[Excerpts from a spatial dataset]
______

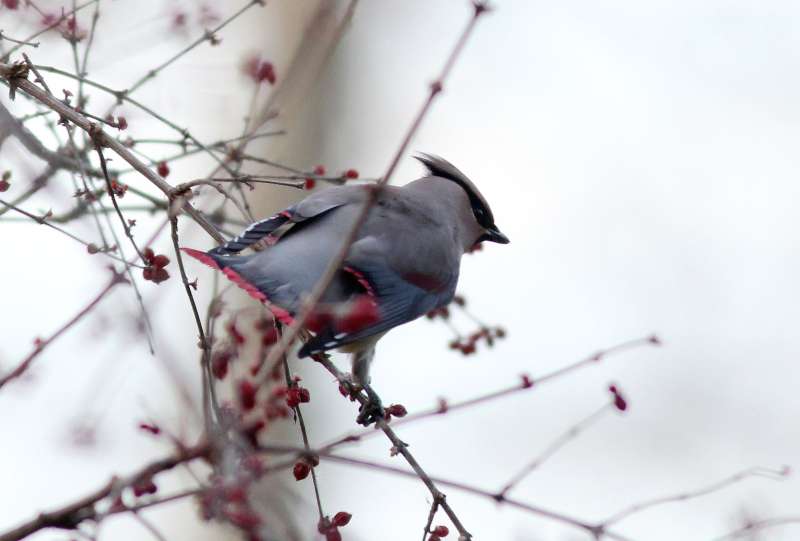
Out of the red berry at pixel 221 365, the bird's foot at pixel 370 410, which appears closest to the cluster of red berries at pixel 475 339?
the bird's foot at pixel 370 410

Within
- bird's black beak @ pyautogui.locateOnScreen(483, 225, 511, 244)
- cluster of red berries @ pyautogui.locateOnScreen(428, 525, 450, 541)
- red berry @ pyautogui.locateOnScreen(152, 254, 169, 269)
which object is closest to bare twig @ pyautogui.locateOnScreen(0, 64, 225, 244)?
red berry @ pyautogui.locateOnScreen(152, 254, 169, 269)

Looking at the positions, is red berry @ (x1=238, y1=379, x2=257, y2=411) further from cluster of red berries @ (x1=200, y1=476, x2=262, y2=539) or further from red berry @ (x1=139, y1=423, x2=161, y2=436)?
red berry @ (x1=139, y1=423, x2=161, y2=436)

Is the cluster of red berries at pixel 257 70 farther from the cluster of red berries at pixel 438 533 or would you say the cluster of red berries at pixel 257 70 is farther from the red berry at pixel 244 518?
the red berry at pixel 244 518

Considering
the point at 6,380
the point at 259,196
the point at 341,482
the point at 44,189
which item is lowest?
the point at 6,380

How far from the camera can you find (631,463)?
1084 centimetres

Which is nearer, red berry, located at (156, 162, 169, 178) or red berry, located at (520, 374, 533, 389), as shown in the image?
red berry, located at (520, 374, 533, 389)

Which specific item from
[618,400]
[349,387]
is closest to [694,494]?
[618,400]

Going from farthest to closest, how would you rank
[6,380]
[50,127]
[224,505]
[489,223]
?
1. [489,223]
2. [50,127]
3. [6,380]
4. [224,505]

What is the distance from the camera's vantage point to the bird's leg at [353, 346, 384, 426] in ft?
13.6

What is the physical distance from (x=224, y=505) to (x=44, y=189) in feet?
6.46

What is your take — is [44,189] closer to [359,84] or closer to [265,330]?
[265,330]

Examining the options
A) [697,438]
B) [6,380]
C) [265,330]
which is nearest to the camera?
[6,380]

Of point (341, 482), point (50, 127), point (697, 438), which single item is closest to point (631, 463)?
point (697, 438)

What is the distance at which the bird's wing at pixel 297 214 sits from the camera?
12.1 feet
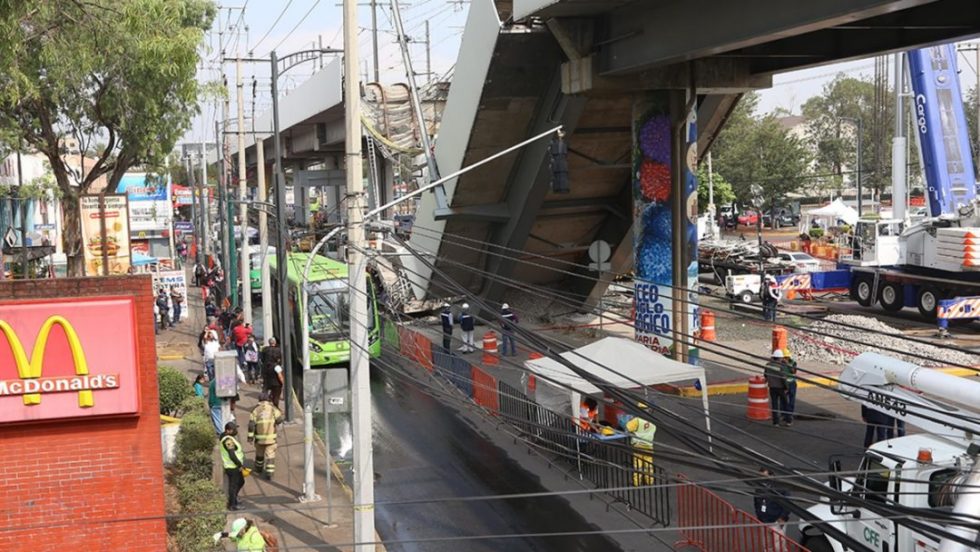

______

#### Exercise details:
Starting at the line that contains "What is your" and ending at the end of the data, output each line as a Markdown table with the columns Row and Data line. Skip blank lines and leave the pictures out.

#### Full response:
| Row | Data line |
|---|---|
| 1 | What is your take — is [44,189] closer to [359,84] or closer to [265,330]? |
| 2 | [265,330] |
| 3 | Examining the options |
| 4 | A) [697,438] |
| 5 | B) [6,380] |
| 6 | C) [265,330] |
| 7 | which is nearest to the camera? |
| 8 | [6,380] |
| 9 | Of point (341, 482), point (50, 127), point (697, 438), which single item is closest to point (631, 463)? |
| 10 | point (697, 438) |
| 11 | What is the distance at which the bird's wing at pixel 297 214 sits from the camera? |
| 12 | 12.1 feet |